| Extract |
Let $N$ be the number of throws for getting the first HT. Let $Z$ be the location of the first H. Then, by the tower rule:

$$ E[N] = E[E[N|X]] = \Sigma_{k = 1}^{\infty} E[N | Z = k] P(Z = k)$$.

Let us compute each of these separately. The easy one first: $P(Z = k) = p q^{k-1}$, since this is the probability of getting the first H on throw $k$ with all $(k-1)$ throws before it being T's.

The $E[N|X=k]$ term is a bit more tricky... but the recursion is nice. It is the expected number of turns to get a HT given the $k^{th}$ turn yields the first H. Clearly, if the $k^{th}$ turn yields a H, we have another $N-k$ turns on average, starting from H, to get the required result.

Now, if the $k^{th}$ throw is a H, the $(k + 1)^{th}$ throw is either a H or a T. If it a T (with probability $q$), we are done, and it took $(k+1)$ turns. If it is a H (with probability $p$), we have used up $(k+1)$ turns and we have another $E[N|Z = k] - k $ turns to go. This yields the recursion:

$$E[N|Z = k] = q(k + 1) + p(k + 1 + E[N|Z = k] - k) $$.

| What you should do |
Answer from the derivation on expected throws:
(a) What does $Z$ stand for?
(b) What probability does it give for $P(Z = k)$?
(c) If the $(k+1)^{th}$ throw is a T, how many turns did it take?
The listing that comes next has no connection to the derivation.

| Source information |
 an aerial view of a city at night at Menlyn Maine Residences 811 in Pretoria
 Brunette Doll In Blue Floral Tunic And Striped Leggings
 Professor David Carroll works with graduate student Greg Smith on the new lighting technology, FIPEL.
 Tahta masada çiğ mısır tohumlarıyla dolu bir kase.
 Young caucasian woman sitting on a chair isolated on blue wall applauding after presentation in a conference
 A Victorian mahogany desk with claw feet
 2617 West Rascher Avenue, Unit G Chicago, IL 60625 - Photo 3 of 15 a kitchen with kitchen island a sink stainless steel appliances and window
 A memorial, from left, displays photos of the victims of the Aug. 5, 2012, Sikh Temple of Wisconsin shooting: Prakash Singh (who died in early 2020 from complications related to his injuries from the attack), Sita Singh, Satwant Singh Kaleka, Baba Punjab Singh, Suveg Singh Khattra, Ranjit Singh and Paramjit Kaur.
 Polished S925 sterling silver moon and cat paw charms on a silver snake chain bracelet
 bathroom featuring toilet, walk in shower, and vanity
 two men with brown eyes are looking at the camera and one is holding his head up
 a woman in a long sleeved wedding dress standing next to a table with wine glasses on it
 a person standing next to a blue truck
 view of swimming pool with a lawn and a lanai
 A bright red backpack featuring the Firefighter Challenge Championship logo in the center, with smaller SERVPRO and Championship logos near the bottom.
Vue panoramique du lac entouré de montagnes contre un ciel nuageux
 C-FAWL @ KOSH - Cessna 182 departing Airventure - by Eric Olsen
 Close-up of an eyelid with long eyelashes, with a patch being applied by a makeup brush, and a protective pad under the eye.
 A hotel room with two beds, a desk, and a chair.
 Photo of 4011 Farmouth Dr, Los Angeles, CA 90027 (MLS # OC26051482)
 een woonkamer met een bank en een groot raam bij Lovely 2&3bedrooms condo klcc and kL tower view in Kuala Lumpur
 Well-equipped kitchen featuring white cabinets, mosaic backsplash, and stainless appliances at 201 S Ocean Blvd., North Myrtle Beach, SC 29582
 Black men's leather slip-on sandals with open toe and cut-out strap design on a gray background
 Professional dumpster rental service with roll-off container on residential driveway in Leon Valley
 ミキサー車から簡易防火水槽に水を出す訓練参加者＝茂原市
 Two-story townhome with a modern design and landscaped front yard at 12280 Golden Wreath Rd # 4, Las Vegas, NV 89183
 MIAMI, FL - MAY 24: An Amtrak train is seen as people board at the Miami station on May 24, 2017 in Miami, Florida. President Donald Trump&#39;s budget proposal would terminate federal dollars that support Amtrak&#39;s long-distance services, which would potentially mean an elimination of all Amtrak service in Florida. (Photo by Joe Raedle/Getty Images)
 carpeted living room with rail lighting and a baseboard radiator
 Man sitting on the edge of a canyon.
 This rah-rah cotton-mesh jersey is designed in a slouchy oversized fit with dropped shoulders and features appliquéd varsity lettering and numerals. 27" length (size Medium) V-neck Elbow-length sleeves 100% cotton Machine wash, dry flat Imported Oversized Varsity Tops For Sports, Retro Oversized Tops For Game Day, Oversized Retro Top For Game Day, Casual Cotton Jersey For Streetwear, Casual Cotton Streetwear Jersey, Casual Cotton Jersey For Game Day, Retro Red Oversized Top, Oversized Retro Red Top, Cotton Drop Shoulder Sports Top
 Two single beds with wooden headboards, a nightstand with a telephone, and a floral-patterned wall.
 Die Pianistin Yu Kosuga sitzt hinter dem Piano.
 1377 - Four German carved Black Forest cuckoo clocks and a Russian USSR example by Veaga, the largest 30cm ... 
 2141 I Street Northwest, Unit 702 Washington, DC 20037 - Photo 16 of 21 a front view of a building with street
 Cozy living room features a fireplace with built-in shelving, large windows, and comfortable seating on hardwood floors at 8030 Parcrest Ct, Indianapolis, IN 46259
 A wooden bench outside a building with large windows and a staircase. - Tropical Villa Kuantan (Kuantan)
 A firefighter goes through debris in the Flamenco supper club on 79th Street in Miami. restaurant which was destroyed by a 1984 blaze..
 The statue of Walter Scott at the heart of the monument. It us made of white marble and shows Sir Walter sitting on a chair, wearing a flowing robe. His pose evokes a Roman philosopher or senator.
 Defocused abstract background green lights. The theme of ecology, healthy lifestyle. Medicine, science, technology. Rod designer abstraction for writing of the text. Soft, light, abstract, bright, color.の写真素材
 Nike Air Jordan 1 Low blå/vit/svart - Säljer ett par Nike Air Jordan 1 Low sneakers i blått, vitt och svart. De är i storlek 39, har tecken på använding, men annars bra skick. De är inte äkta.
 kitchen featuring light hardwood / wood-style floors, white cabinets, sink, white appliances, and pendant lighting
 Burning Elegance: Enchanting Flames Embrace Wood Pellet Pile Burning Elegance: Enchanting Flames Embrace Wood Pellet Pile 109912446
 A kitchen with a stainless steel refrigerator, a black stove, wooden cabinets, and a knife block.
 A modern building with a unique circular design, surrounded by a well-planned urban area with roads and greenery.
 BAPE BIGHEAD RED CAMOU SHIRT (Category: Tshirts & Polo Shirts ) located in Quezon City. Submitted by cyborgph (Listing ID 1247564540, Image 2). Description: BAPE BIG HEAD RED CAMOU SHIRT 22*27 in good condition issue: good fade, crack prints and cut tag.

| Solved problem |
(a) The location of the first H.
(b) $p q^{k-1}$
(c) $(k+1)$ turns.